As if Remus had forgotten just who Lily was to Ivy made his eyes soften. He spotted the break of her voice, always being the observant sort. "You didn't see what this war did to us."
"He hated the Blacks. He hated everything the purebloods stood for," Ivy told him, angry that the time was being wasted defending Sirius Black.
"He is a pureblood," Remus reminded her, some anger entering his voice. Ivy was nearly startled by it, but she quickly got control over her expression, schooling it into something without passion or emotion.
"And you are a werewolf," she reminded him, her voice in a low hush. "The same breed that demolished Luxembourg under whose orders do you think?" Luxembourg was a same country, but mostly occupied by muggleborn magical folk. At least, it had been. A legion of wolves descended upon city after city. No organization, no pattern, just slaughter after slaughter.
His brows furrowed, a moment of surprise entering his face. "Who told you?"
"No one. I'm just not an idiot, Lupin. Your name literally means wolfy wolf." Ivy told him, her voice harsh. "Surely you have a better argument than that, wolf."
Remus Lupin stared at her, as if coming back from the haze of alcohol. "The Potters used the Fidelius charm, Ivy. You're a smart girl. I'm sure you know it."
The Fidelius charm was an immensely complex spell involving the magical concealment of a secret inside a single, living soul. With it, the information would be hidden inside the chosen person. The Secret-Keeper. Voldemort could search Godric's Hollow for years, could look through every one of their windows, could stare right at Lily and James Potter, and still not see a thing. Unless that Secret-Keeper were to divulge the information.
It was an advanced spell, and Ivy knew of it, even if she never used it. As she was processing the bits of information that coincided with what she already knew, Remus spoke again. "They chose a Secret-Keeper. Who else do you think that person was?"
"Logically, I would choose Dumbledore," Ivy said, even if she knew that there was no way that Albus Dumbledore would ever be forced to give the information. He would never be caught, so the fact that the Potters were dead told her that the headmaster could not have been it.
"You've figured it," Remus said, taking another drink. "They are dead. Sirius is in Azkaban. Connect the dots, Ivy."
Ivy was connecting them, and they pointed at Sirius being an easy target. Where did Peter Pettigrew fit into this? "Sirius Black would die before selling them out."

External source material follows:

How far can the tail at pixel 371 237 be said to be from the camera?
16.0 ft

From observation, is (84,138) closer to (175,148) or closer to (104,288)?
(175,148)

Remus looked as if he wanted to die as he gulped down more of the ale. "Maybe. Maybe once that was true. As I said, this war changed all of us. There had been incidents these last couple months that pointed to a spy being in the Order." Of course, Ivy knew of the Order, having been asked to join it by Dumbledore himself. She had rejected, not wanting to have anything to do with the war. "Information leaked, safe houses raided, missions compromised. How do you think the McKinnons were murdered? Their family was in hiding. The only ones who knew where they were, were the Order."
Ivy nearly punched him in the face for how stupid he sounded. "Marlene and Sirius were sweethearts. You think he would ever cause her death." She may not have liked Marlene's choice of men, but her friend was brilliant. She wouldn't choose anyone who didn't want her. Who didn't love her?
Ever since the first year, Sirius and Marlene had made a connection. By the time the fourth year dragged along, they were already going steady. Ivy had never really been close to much of anyone, but she knew love when she saw it. Her parents loved each other, and she saw that same emotion reflected between Sirius and Marlene.
"People change," Remus repeated, and in his grief, Ivy suspected that he lost some ability to think critically.
"Not like that."
"You were never really friends with Sirius. You don't know him as I do. As I did." Remus's voice raised, his anger brimming over the top as he stood. His brows were gathered together, his hands gripping the wooden table. It effectively gathered the attention of those around them, but Ivy had no time for listeners or their stares. She waved her hand in silent, wandless magic, creating a bubble of muffliato.
"I don't need to be friends with him. I want to find out who really killed my sister. Orphaned her child," Ivy said, biting her tongue at her words as she leaned into him. Their faces were close, their eyes connected. "Your emotions are clouding you. They are making you stupid. Why Peter Pettigrew?"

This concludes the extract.